Deciding to run for presidents ranks as one of the toughest choices a politician has to make, often stemming from decades of impressive service to the country, and grasping at fleeting once-in-a-lifetime chances. Many, especially from today’s Republicans, insist on a period of soul-searching, praying for spiritual advice, before taking the plunge.
Stephen Colbert instead theatrically prayed to money. And just like that, he decided to run for president. Of, and only of, South Carolina.
This isn’t the late-night comedy show host’s first time running. Using his fictitious persona – because nobody can be that fabulous in real life – from the award-winning Colbert Report, the native South Carolinian tried this stunt once in 2008.Technicalities unfortunately prevented him from appearing on the ballot. But he’s returned, armed with a requisite super PAC, and appears to have covered all the legal requirements.

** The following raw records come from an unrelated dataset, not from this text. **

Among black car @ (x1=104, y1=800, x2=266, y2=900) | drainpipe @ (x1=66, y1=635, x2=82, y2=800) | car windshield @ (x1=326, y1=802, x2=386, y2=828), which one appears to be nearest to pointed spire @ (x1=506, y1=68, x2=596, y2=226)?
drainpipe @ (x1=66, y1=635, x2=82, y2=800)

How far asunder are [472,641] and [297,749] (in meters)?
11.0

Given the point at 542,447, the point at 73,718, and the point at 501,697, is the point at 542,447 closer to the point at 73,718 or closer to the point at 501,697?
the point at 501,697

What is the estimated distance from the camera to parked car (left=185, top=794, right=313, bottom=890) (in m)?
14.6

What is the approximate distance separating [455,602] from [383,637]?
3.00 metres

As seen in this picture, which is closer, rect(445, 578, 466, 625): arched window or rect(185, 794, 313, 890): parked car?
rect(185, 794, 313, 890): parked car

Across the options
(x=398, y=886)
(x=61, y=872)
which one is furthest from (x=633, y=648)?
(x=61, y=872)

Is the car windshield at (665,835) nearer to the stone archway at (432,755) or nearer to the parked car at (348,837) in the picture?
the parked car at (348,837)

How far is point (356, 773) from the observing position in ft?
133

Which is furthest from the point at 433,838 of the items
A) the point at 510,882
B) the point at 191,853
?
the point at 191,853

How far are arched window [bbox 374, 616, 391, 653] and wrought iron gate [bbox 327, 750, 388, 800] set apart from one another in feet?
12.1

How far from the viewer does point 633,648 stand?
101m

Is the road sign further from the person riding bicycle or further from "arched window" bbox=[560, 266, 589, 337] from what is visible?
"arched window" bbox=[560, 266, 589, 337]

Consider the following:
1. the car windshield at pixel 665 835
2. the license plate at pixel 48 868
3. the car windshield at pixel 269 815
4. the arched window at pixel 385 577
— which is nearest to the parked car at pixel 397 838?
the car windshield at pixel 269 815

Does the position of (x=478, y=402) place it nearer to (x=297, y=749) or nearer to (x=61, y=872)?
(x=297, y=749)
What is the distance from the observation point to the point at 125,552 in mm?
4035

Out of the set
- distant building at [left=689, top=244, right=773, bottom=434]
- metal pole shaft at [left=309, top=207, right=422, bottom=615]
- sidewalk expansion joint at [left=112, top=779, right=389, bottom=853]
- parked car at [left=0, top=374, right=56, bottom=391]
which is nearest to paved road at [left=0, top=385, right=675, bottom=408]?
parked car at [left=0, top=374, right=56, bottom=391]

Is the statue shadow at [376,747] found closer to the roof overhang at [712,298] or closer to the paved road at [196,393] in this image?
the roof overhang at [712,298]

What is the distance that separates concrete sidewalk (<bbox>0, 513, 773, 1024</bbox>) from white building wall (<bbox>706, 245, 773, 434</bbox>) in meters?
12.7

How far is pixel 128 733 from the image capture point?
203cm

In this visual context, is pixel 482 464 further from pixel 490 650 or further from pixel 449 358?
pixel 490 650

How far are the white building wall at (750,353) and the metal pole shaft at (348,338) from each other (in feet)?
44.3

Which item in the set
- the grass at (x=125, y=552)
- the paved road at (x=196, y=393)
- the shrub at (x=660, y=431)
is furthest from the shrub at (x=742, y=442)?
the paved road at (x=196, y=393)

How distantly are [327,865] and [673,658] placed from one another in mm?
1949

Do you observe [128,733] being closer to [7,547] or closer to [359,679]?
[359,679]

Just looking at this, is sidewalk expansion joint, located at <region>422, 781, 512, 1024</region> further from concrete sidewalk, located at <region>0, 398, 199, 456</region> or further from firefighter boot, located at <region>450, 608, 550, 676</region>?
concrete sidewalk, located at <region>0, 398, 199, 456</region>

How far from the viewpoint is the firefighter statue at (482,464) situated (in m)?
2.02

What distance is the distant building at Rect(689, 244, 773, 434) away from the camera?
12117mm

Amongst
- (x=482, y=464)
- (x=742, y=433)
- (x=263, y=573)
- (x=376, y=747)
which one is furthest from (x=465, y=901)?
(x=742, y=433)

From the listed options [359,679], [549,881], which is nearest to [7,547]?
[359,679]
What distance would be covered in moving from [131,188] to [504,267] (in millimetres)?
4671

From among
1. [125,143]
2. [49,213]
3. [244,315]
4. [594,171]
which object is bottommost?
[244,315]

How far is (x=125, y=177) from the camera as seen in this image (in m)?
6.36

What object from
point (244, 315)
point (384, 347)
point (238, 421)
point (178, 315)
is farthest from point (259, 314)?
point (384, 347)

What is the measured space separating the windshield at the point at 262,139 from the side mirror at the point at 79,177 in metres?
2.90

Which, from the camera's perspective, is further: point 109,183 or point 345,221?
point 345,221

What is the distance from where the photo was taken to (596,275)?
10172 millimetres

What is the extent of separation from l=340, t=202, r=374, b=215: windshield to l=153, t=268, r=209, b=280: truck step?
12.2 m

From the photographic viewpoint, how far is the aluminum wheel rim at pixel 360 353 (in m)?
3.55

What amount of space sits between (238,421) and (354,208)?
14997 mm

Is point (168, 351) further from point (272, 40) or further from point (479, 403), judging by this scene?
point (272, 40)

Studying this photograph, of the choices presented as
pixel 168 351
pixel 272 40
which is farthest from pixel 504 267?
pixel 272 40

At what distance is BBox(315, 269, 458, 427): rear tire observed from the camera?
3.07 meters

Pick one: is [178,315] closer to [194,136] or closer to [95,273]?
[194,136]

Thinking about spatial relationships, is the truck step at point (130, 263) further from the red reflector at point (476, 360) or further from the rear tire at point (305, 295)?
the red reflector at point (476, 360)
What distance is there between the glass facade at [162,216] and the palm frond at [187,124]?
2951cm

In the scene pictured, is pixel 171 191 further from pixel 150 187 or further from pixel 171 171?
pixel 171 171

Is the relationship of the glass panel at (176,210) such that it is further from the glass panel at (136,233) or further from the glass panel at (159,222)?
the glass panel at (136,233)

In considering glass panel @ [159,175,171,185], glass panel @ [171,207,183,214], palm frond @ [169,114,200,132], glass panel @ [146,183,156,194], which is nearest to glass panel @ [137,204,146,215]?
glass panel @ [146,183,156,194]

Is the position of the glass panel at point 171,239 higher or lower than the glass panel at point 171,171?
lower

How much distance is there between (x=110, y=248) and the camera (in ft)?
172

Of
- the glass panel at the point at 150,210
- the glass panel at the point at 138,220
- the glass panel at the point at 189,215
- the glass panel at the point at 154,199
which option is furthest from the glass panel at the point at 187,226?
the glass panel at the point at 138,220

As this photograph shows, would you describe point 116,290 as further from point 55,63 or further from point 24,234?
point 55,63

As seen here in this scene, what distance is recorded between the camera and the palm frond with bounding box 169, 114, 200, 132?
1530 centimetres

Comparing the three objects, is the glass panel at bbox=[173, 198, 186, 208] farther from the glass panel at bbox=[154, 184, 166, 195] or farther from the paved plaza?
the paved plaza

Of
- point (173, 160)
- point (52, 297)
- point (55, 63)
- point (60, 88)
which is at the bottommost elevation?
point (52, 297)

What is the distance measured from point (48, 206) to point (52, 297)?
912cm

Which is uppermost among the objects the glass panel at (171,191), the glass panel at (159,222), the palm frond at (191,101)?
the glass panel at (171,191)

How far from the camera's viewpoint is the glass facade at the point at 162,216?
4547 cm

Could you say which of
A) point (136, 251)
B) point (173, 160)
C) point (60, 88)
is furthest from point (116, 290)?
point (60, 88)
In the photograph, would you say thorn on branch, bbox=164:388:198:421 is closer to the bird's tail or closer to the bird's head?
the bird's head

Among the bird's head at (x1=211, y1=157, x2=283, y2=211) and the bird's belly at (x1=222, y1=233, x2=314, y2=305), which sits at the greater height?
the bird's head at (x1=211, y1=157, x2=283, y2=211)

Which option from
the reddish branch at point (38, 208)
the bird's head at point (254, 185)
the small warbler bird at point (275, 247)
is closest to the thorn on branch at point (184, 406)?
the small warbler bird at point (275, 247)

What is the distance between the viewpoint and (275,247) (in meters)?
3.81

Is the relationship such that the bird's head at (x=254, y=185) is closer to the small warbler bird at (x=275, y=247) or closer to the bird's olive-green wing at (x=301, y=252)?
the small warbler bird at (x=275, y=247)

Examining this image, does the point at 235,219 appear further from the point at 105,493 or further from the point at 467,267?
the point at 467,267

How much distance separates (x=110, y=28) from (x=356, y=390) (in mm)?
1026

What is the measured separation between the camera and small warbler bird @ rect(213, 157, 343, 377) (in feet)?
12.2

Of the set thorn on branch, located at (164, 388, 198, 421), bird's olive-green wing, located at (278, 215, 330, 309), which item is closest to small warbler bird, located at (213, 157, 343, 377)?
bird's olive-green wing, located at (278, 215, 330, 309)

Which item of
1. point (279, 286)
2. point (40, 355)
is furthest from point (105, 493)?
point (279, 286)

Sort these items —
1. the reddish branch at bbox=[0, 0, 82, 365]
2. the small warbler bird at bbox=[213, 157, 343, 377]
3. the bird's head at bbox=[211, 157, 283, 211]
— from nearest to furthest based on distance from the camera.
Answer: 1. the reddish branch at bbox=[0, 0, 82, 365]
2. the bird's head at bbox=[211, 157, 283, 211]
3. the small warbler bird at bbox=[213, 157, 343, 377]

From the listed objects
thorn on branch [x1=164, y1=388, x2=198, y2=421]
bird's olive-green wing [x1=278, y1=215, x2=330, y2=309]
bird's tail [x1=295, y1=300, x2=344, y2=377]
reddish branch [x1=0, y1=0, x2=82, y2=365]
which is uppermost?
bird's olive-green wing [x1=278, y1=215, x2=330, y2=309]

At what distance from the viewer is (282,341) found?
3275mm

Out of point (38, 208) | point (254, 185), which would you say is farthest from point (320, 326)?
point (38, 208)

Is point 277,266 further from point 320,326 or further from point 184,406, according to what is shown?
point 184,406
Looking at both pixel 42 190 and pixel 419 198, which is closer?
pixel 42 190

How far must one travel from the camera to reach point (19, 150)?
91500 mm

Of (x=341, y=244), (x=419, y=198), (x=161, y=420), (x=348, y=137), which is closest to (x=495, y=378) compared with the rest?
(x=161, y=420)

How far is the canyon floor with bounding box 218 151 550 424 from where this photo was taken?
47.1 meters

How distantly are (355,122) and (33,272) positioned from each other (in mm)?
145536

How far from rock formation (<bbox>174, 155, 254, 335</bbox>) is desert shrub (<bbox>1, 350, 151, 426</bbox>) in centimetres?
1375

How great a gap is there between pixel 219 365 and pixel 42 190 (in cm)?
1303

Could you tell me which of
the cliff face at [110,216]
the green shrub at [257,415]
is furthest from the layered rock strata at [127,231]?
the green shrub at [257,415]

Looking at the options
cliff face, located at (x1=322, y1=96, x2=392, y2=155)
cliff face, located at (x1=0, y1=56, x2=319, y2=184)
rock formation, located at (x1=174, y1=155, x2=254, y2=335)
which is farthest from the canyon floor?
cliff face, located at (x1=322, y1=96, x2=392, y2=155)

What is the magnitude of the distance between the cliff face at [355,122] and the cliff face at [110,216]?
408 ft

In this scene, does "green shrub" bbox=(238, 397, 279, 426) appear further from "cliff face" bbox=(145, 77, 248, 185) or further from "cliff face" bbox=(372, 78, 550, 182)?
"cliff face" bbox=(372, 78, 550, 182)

But is it a genuine run or a comedic stunt to boost ratings?
Can’t it be both? After all, “serious” candidates Herman Cain and Donald Trump have already shown that a presidential run is nothing but some cheap, opportunistic publicity. All it takes is a little play-acting for the crowds and a half-serious campaign team. And this country does, after all, have a rather impressive record of electing entertainers to high office with Reagan, Eastwood, and Schwarzenegger all having held executive powers.
However, unlike these august gentlemen, Colbert’s campaign has been quite brazen about its comedic origins, echoing the "joke" political parties elsewhere around the world that the U.S. has, sadly, been allergic to. This has led South Carolinian officials to claim that this disqualifies Colbert from their primaries and, furthermore, that there isn’t even enough room on their ballots to include write-ins.
Colbert’s brand of humor obviously isn’t to everyone’s tastes. Elections are, after all, our highest expression of this country’s democratic ideals. Perhaps not.
If there’s one thing Colbert has shown – repeatedly and consistently – in his coverage of this season’s electoral politics, it’s that there are some deep flaws with the way we elect our officials.
For instance, Colbert had to have himself removed from control of his very own Super PAC, handing it over to friend, colleague, and business partner Jon Stewart in a televised legal ceremony. PACs are that bizarre combination of money and political interests that no self-respecting politician would be without, allowing politicians a magical scapegoat of "plausible deniability" when questioned about who their supporters are. As long as the PAC and the candidate do not “coordinate”– which apparently, as Stewart and Colbert show, includes business partners – PACs allow politicians to receive funds and support in a remarkably obscure and opaque manner from individuals and corporations alike.
PACs, and those that donate to them, are the shadowy sources of power, all priming their own chosen man – or woman – to succeed to the highest office in the land. When moneyed interests can sway politicians from behind the scenes, where is the accountability?
Whether or not Colbert is doing this as a grand joke or as a serious campaign, he has revealed something we may all have long suspected: that the whole electoral process is a crazy, mixed-up world.
The current pool of GOP candidates have turned the primaries into a vicious catfight, with the sudden, dramatic rise-and-falls of a candidate’s fortunes seemingly dependent upon outrageously pandering easily-digestible five-minute soundbites. The whole process seems less likely to turn out the most qualified than it is to reveal the person most willing to slog it out through this complete mess. It seems Romney, at least, has the most constitution and patience to deal with the juvenilia which should give him some experience with handling recalcitrant legislators.
Instead, the shadowy world of PACs continue to funnel money to the media networks, that in turn broadcast paeans of praise or devastating guttersnipes at the politicos, legitimizing this twisted process to us, a captive audience.
Politics have become a farcical circus and it took Colbert, the professional clown, to reveal how ludicrous this all is.